Exercise tasks ▸
1 > Name every layer of the cell that the passage on phage lysis says must be broken through to release newly assembled phage particles.
2 > Write the next part of the passage on lambda phage lysis, picking up right after its final sentence.

Extract provided ▸
>>>>
Lysis
One problem the phage must solve is lysing the
cells at the right moment. Most likely this time is a compromise, worked out
over the eons, between maximizing the number of completed phage particles
released and minimizing the interval after infection or induction until some
completed phage are released. Although infection can begin by slipping lambda’s
DNA molecule into the cell through a small hole, the release of newly assembled
phage particles requires something more drastic. At the least, holes large
enough for the phage head must be punched in the rigid peptidoglycan layer, and
the inner and outer membranes must be ruptured as well.
Three lambda proteins are known to participate in
the lysis process. They are all late proteins synthesized
under control of the Q gene product.
<<<<
Provided data ▸
>>>>
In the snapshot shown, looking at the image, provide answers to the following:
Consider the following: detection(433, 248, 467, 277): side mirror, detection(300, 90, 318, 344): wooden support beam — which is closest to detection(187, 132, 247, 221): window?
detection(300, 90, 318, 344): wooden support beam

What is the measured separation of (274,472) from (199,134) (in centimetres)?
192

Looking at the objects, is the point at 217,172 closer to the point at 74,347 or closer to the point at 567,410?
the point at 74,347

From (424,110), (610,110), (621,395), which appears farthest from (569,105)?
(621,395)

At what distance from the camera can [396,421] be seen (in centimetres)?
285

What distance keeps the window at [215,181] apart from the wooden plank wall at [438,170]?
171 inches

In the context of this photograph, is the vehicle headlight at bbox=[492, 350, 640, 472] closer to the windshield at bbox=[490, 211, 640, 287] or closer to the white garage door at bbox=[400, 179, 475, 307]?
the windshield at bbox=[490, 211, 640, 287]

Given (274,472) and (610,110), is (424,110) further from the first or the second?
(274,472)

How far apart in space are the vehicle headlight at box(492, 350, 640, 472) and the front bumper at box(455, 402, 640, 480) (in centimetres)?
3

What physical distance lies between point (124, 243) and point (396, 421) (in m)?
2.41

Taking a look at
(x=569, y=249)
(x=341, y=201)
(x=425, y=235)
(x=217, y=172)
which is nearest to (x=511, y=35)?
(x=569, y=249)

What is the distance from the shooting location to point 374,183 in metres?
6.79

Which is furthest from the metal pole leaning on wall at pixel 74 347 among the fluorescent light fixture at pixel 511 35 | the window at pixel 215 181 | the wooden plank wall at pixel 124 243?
<<<<
Task answers ▸
1 > The rigid peptidoglycan layer, the inner membrane, and the outer membrane.

2 >
The first to be identified is the product of the lambda R gene. Originally this was called the lysozyme for its ability to
lyse cells, then for a while it was mistakenly called an endopeptidase or endolysin
for the specific bonds in the peptidoglycan the enzyme was thought to cleave,
and now it is correctly known to be a transglycosylase (Fig. 14.10) that
cleaves between N-acetylglucosamine and N-acetylmuramic acid. Another
lambda-encoded protein also degrades the peptidoglycan layer of the cell. It is
the product of the RZ
gene, and it is an endopeptidase. The third protein required for lysis is the
product of the S gene. Experiments
indicate that this protein forms a pore through the inner membrane so that the
R and RZ products, which are cytoplasmic proteins, are provided
access to their peptidoglycan substrate.
Figure
14.10 The structure of thepeptidoglycan
layer and the bonds cleaved by the R and Rz proteins.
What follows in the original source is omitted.